Têm sido apontadas várias datas para o fecho, sendo a mais recente foi Março de 2013. No entanto, tudo aponta para Maio, uma vez que os serviços serão transferidos para o Hospital D. Estefânia mas a conclusão das obras de ampliação só estarão concluídas por essa altura, estando previsto o seu início em Fevereiro. Uma vez concluídas as obras os serviços de ginecologia, obstetrícia e cuidados neonatais serão então integradas naquela unidade hospitalar para que em 2016 integrem o futuro Hospital de Todos os Santos. [Sim, leu bem. Vão fazer obras num hospital que vai fechar dentro de três anos! É assim que se gasta o dinheiro público…] Embora os responsáveis digam que o valor é residual quando comparado com o que teria de ser gasto em obras na MAC, já se sabe que cada um faz as contas à sua maneira. Paulo Macedo, Ministro da Saúde, quando questionado sobre esta barbaridade só disse que isso é uma opção de gestão do conselho de administração. [Mas que bela gestão!] Durante as obras na Estefânia, o serviço de neonatologia funcionará na MAC.
Os motivos para o encerramento da maternidade pretendem-se com a baixa natalidade (redução aproximada de 1.700 partos), a existência de três unidades hospitalares na região que prestam esses serviços e, principalmente, a redução de custos. O conselho de administração do CHLC prevê uma poupança de 10 milhões de euros por ano devido à racionalização de meios. Perguntas:
- Se há pouco partos porque é que foram recentemente inaugurados hospitais (como o de Loures) que prestam este serviço?
- Porque é que não é o serviço da Estefânia que encerra se a MAC faz melhor?
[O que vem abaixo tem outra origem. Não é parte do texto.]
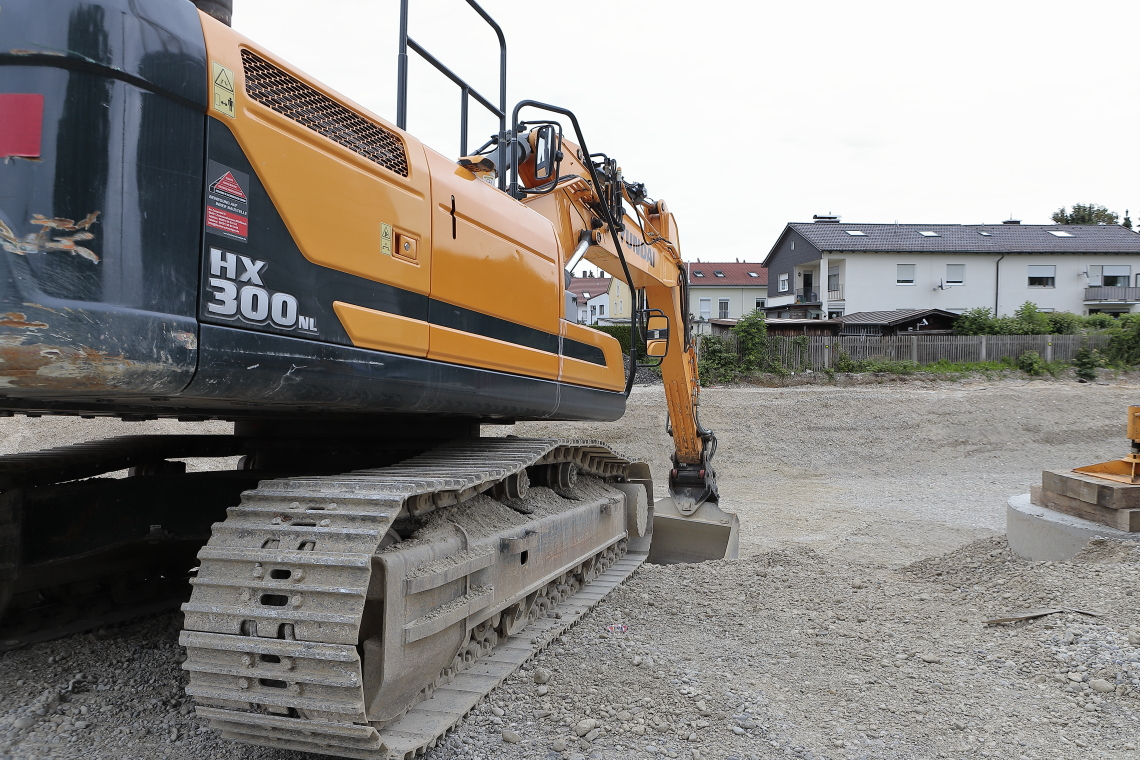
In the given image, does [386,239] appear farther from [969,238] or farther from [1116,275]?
[1116,275]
Segundo o Ministro da Saúde, os lisboetas não ficarão a perder com este encerramento uma vez que Santa Maria e S. Francisco Xavier prestam um atendimento de excelência. Também garante que esta situação não levará ao desemprego de funcionários, pois não se trata de um fecho mas sim de uma reforma hospitalar. Diz ainda que as equipas não serão separadas mas os responsáveis garantem que não cabem todos na Estefânia. Perguntas:
- Se o Sr. Ministro refere estes dois hospitais (Santa Maria e S. Francisco Xavier) como prestando os que prestam um bom atendimento então porquê a integração na Estefânia? [se calhar para segurar aqueles serviços, fazendo o favor a alguém]
- Como é que a administração do CHLC pode prever uma poupança de 10 milhões de euros se não vão haver despedimentos e se todas as equipas (pela boca da tutela) vão ser integradas? [Não será certamente na factura da luz ou da água!]
Já Passos Coelho diz que há hoje contingências para as quais a MAC pode não ter capacidade de resposta. [Quais?]
Se a MAC não tem condições que se criem, se a MAC tem problemas que se resolvam, se a MAC tem falhas que se colmatem, mas fechar uma unidade como esta, única no país, é um crime. Enquanto os outros países caminham para a criação de hospitais especializados em determinadas áreas não só pela capacidade um melhor serviço ao utente mas também pelo facto de se poderem aliar ao ensino e à investigação, no nosso país andamos para trás encerrando a única unidade hospital especializada nesta área.